Copy out the entries below exactly as they stand, but only from the line containing "Vipp 11w Toiletbørste - vægmonteret" through the line containing "Watches from Timex".

**PROVIDED ENTRIES**
────────────────
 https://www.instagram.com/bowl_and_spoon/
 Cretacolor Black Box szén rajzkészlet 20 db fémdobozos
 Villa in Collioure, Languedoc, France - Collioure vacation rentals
────────────────
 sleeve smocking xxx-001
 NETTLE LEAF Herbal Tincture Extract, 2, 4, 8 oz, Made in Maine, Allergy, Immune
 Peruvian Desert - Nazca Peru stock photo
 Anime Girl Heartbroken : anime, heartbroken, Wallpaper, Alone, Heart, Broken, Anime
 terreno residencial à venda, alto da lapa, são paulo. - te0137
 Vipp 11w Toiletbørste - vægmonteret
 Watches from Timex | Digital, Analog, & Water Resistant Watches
────────────────
**TASK ANSWER**
 Vipp 11w Toiletbørste - vægmonteret
 Watches from Timex | Digital, Analog, & Water Resistant Watches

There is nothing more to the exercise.